Later in the message she writes, “It appears the City found Leonard in a matter of a couple of weeks, since it’s only been a couple of weeks since I first said anything to the mayor....
“I of course thought the city would want time, once I gave notice, to go out and recruit and find the best possible candidate.
“In any case, I will survive this no matter what but it’s truly heartbreaking and I am in complete shock.”
A 3:40 p.m. Sept. 25 e-mail from Councilman Bill Boston to Olness regarding Voelpel stated, “Her email does not seem like a good-bye. Is she staying or not? Will she be around for 60 days? It does not sound like it was as clean and final as Loren thought it would be. I am confused.”
Olness sent an e-mail to Boston at 5:03 p.m. Sept. 25 stating, “I talked to Loren late this afternoon. I think he is calling all council members this weekend. Apparently it went well today (as can be expected). He said Gwen appeared to accept the decision..... The details should be worked out by Tuesday. Leonard will be there Monday morning.”
The hiring of Smith triggered a series of complex and confusing problems that remain unresolved.
During the Oct. 1 executive session one council member insisted a background check be completed for Smith, although the contract hiring him was approved by the council and signed by Botts.
Once problems with Smith’s background surfaced, the relationship between Combs and Botts apparently broke down.
State Rep. Chris Hurst, D-Greenwater, who was a commander on the Black Diamond police force for 25 years, was contacted by former and current city officials.
Documents outlining the billing allegations against Combs were given to Hurst and he contacted Jim Brittain, an investigator with the state auditor’s office, Attorney General Rob McKenna and King County Prosecutor Dan Satterberg.

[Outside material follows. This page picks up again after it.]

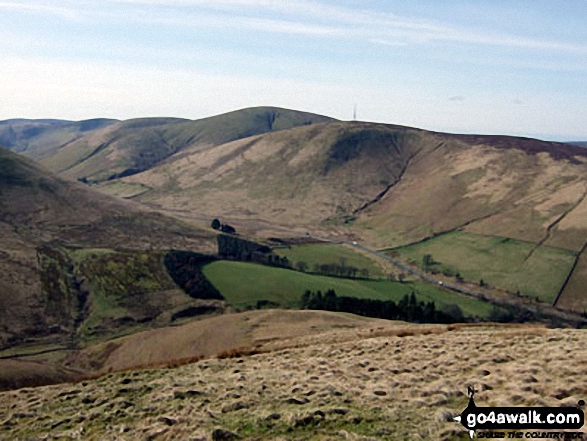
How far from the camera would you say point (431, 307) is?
11712cm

Mindy Chambers from the auditor’s office said, “We are at this point looking at the issues and when we reach a conclusion we will notify all parties involved.”
Sources have indicated the relationship between Combs’ legal firm VSI and Fife-based PacWest Engineering, which was owned in part by Smith, was an issue being looked into by the auditor.
The city has used PacWest for consulting at times in the past.
VSI is involved with the Badger Mountain South development in Richland, Wash. The Jan. 27, 2009, Richland City Council workshop minutes describe Combs as “a principle with and Land Use Attorney for VSI Development,” which was handling the Badger Mountain South development.
PacWest is listed as part of the development team.
Combs is also the city attorney for Fife and Carbonado.